Enfin, dans ces pays qui se rapprochent le plus de la pauvreté disqualifiante, il faut souligner
un recherche constante de nouvelles solutions dans le domaine de la protection et de
l’intervention sociales. C’est pourquoi, on a pu assister ces dernières années à une
multiplication des cibles et des acteurs, ce qui a contribué à gonfler le nombre des personnes
susceptibles d’être prises en charge d’une manière ou d’une autre par les services de l’action
sociale. Les solutions d’insertion et d’accompagnement social se sont répandues dans tous les
pays, mais les résultats de ces programmes restent globalement insuffisants pour espérer
réduire de façon sensible le problème du chômage et de la pauvreté. Pour l’ensemble de ces
raisons, ce rapport social à la pauvreté renvoie à un processus en cours dont on n’a pas fini
d’analyser les effets. Il est susceptible de se répandre dans d’autres pays.
Si cette typologie est vérifiée empiriquement, il faut tout d’abord en conclure que la pauvreté
n’est pas universelle. Elle prend des formes différentes selon les sociétés, selon leur histoire et
leur développement. A revenu égal, être pauvre dans le Mezzogiorno n’a pas le même sens
qu’être pauvre dans la région parisienne. Etre pauvre dans le Nord de la France dans les
années 1960 n’avait pas non plus le même sens qu’être pauvre aujourd’hui dans la même
région.
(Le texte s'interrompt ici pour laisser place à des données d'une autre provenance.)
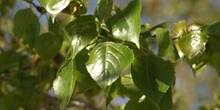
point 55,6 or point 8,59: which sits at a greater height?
point 8,59

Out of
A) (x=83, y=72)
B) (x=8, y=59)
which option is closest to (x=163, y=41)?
(x=83, y=72)

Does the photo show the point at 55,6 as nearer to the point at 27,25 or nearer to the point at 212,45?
the point at 212,45

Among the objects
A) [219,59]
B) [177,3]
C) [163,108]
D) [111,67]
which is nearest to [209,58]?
[219,59]

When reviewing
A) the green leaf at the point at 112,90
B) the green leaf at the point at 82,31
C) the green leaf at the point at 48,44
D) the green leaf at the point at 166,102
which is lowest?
the green leaf at the point at 166,102

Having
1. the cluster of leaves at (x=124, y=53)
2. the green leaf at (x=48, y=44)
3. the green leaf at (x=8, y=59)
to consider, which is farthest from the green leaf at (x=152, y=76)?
the green leaf at (x=8, y=59)

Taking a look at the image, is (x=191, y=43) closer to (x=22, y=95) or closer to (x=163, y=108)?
(x=163, y=108)

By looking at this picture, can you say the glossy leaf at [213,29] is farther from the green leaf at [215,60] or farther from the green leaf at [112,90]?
the green leaf at [112,90]

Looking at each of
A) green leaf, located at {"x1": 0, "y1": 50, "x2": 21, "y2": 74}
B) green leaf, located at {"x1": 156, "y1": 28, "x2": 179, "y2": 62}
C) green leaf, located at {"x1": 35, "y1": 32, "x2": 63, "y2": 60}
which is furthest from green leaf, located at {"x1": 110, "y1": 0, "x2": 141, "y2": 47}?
green leaf, located at {"x1": 0, "y1": 50, "x2": 21, "y2": 74}

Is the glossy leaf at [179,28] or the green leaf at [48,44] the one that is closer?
the glossy leaf at [179,28]
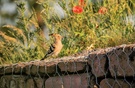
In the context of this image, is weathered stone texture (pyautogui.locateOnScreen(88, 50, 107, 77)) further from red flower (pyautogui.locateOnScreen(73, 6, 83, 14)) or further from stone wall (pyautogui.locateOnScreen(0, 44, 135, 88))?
red flower (pyautogui.locateOnScreen(73, 6, 83, 14))

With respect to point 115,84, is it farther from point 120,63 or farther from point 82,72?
point 82,72

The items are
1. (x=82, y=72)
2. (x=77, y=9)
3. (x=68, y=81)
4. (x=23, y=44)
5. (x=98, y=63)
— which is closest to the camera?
(x=98, y=63)

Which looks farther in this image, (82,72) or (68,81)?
(68,81)

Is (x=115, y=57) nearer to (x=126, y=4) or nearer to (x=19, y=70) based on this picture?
(x=19, y=70)

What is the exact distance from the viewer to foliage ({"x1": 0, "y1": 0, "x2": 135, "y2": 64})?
510 centimetres

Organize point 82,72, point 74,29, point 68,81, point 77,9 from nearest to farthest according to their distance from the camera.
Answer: point 82,72
point 68,81
point 77,9
point 74,29

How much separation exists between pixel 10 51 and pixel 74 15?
109cm

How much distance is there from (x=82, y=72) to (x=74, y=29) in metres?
2.26

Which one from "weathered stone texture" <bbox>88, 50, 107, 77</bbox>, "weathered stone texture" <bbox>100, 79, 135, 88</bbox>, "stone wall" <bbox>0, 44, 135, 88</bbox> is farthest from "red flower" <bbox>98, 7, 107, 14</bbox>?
"weathered stone texture" <bbox>100, 79, 135, 88</bbox>

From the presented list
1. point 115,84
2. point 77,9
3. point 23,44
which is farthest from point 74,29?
point 115,84

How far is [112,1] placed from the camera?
18.2ft

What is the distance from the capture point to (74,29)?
5.47m

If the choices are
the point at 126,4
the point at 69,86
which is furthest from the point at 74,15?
the point at 69,86

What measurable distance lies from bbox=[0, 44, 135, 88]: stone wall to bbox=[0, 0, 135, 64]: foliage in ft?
3.40
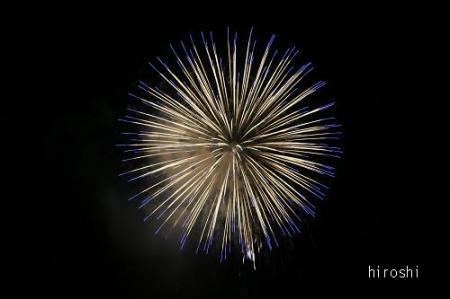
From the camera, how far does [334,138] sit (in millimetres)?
10633

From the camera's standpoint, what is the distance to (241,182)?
10625mm

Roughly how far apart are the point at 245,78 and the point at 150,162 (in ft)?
12.1

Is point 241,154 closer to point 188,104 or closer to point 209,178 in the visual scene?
point 209,178

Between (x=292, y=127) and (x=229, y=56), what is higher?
A: (x=229, y=56)

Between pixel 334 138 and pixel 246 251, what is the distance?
4378mm

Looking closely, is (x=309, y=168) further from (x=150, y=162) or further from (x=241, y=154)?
(x=150, y=162)

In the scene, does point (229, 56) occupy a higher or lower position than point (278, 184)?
higher

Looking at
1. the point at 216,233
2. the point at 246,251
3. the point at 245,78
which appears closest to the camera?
the point at 245,78

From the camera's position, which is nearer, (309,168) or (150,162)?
(309,168)

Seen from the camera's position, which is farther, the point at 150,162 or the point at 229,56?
the point at 150,162

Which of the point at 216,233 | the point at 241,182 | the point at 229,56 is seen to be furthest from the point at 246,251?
the point at 229,56

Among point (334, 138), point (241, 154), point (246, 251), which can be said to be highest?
point (334, 138)

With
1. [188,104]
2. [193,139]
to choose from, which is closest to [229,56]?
[188,104]

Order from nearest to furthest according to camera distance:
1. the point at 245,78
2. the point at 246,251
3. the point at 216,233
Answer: the point at 245,78 < the point at 216,233 < the point at 246,251
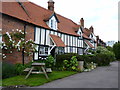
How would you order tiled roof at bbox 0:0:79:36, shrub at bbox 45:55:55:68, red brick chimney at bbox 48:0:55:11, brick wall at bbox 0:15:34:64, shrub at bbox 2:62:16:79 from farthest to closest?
red brick chimney at bbox 48:0:55:11
shrub at bbox 45:55:55:68
tiled roof at bbox 0:0:79:36
brick wall at bbox 0:15:34:64
shrub at bbox 2:62:16:79

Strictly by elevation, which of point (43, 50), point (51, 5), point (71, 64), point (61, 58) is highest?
point (51, 5)

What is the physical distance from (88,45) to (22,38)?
625 inches

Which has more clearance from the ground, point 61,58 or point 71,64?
point 61,58

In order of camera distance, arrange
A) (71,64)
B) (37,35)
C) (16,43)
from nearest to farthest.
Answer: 1. (16,43)
2. (71,64)
3. (37,35)

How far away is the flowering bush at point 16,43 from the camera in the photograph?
34.0ft

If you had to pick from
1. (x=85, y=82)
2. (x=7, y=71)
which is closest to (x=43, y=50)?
(x=7, y=71)

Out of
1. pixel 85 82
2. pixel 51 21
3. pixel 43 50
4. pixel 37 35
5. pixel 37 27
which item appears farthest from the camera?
pixel 51 21

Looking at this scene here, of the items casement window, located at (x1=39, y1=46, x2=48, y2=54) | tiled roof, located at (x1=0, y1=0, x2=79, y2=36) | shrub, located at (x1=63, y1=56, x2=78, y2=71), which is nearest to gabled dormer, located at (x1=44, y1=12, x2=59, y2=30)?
tiled roof, located at (x1=0, y1=0, x2=79, y2=36)

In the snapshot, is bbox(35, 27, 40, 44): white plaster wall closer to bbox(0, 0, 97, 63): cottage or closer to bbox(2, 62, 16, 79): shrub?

Le groupe des pauvres peut évidemment être défini en tant que tel à partir d’une
mesure objective qui peut paraître unanimement acceptable et s’imposer à tous comme un
étalon universel, mais que signifie cette mesure si l’on n’interroge pas en même temps les
représentations sociales et les expériences vécues de la pauvreté ? Prendre en compte la
diversité est une avancée et cette typologie est un moyen pour y parvenir. Il ne faudrait
toutefois pas en conclure que les formes que peut prendre la pauvreté dans les sociétés
modernes sont infinies.
Ces formes de la pauvreté sont élémentaires tout d’abord parce qu’elles ont été élaborées sur
la base d’un raisonnement idéal-typique qui se borne à ne retenir que les traits principaux
d’un phénomène et à en justifier la sélection à partir d’un faisceau d’hypothèses imbriquées,
le plus souvent puisées dans la connaissance historique des sociétés contemporaines. Ces
formes sont élémentaires parce qu’elles renvoient également à des configurations sociales
précises dont la matrice constitutive a pu être vérifiée par les enquêtes empiriques. Enfin, si
ces formes sont élémentaires, c’est parce que chacune d’entre elles représente un type de
relation d’interdépendance suffisamment stable pour se maintenir durablement et s’imposer
comme une unité sui generis distincte des éléments individuels qui le caractérisent.
Autrement dit, chaque forme élémentaire de la pauvreté correspond à un état d’équilibre
relativement cristallisé des relations entre des individus inégaux (des pauvres et des non
pauvres) à l’intérieur d’un système social formant un tout.